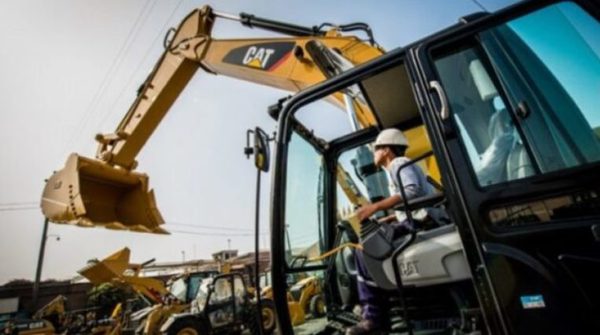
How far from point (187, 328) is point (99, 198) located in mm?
4691

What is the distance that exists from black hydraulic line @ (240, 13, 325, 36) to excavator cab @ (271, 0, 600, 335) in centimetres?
330

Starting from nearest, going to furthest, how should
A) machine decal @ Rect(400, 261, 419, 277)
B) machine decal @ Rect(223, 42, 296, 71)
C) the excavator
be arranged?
machine decal @ Rect(400, 261, 419, 277) → the excavator → machine decal @ Rect(223, 42, 296, 71)

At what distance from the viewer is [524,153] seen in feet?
4.77

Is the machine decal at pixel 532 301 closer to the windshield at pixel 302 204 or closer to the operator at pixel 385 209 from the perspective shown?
the operator at pixel 385 209

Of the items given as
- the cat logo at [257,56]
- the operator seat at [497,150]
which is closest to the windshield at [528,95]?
the operator seat at [497,150]

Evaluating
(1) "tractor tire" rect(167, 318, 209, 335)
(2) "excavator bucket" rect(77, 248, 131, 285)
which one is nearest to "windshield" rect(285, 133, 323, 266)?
(1) "tractor tire" rect(167, 318, 209, 335)

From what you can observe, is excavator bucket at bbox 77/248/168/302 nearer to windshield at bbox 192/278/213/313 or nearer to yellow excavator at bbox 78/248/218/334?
yellow excavator at bbox 78/248/218/334

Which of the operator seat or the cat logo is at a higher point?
the cat logo

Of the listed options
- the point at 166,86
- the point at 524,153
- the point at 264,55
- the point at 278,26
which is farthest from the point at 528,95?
the point at 166,86

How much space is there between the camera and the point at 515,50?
1.58m

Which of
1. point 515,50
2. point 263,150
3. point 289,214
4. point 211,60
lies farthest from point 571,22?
point 211,60

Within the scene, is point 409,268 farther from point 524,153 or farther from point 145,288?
point 145,288

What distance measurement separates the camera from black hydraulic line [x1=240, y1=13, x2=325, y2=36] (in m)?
4.99

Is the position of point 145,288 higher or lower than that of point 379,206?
higher
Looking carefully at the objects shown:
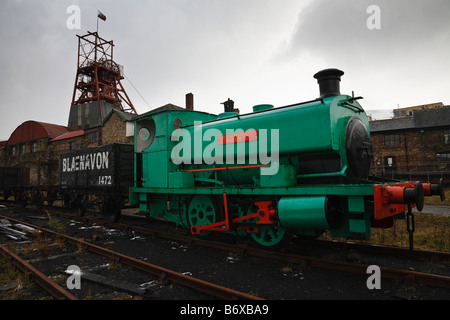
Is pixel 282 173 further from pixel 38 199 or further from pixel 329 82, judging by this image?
pixel 38 199

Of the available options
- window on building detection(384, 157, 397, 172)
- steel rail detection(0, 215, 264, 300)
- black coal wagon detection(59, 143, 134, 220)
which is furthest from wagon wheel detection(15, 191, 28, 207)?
window on building detection(384, 157, 397, 172)

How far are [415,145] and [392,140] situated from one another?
76.3 inches

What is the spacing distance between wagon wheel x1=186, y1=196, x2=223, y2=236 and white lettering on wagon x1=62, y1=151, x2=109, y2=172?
14.6 feet

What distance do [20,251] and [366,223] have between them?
7.46 meters

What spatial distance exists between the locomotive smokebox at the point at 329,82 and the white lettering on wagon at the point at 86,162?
751 cm

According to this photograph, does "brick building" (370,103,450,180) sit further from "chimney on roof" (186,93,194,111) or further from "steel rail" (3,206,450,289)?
"steel rail" (3,206,450,289)

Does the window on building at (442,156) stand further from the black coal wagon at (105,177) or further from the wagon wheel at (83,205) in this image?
the wagon wheel at (83,205)

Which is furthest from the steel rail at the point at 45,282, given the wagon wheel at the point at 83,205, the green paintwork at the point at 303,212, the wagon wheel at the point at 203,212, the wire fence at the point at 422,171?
the wire fence at the point at 422,171

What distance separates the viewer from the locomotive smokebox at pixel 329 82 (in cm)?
552

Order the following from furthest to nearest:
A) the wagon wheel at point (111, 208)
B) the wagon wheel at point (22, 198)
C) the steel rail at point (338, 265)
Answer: the wagon wheel at point (22, 198) < the wagon wheel at point (111, 208) < the steel rail at point (338, 265)

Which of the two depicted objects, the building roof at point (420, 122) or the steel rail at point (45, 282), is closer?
the steel rail at point (45, 282)

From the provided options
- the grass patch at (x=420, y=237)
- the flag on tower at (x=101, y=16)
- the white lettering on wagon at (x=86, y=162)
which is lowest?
the grass patch at (x=420, y=237)

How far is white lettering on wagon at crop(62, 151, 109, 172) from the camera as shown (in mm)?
9898

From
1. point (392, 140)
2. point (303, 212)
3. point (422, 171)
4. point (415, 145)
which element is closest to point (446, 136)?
point (415, 145)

•••••

_EXERCISE INSTRUCTIONS_: Represent the lines running from the one containing "Order the following" through the end of the records, both ends included, as a JSON list of strings with one string per line and blank lines omitted.

_EXERCISE OUTPUT_:
[
  "Order the following from furthest to nearest:",
  "A) the wagon wheel at point (111, 208)",
  "B) the wagon wheel at point (22, 198)",
  "C) the steel rail at point (338, 265)",
  "Answer: the wagon wheel at point (22, 198) < the wagon wheel at point (111, 208) < the steel rail at point (338, 265)",
  "Which of the two depicted objects, the building roof at point (420, 122) or the steel rail at point (45, 282), is closer?",
  "the steel rail at point (45, 282)",
  "From the provided options",
  "- the grass patch at (x=420, y=237)",
  "- the flag on tower at (x=101, y=16)",
  "- the white lettering on wagon at (x=86, y=162)",
  "which is lowest?",
  "the grass patch at (x=420, y=237)",
  "How far is white lettering on wagon at crop(62, 151, 109, 172) from the camera as shown (in mm)?",
  "9898",
  "From",
  "1. point (392, 140)",
  "2. point (303, 212)",
  "3. point (422, 171)",
  "4. point (415, 145)",
  "which element is closest to point (446, 136)?",
  "point (415, 145)"
]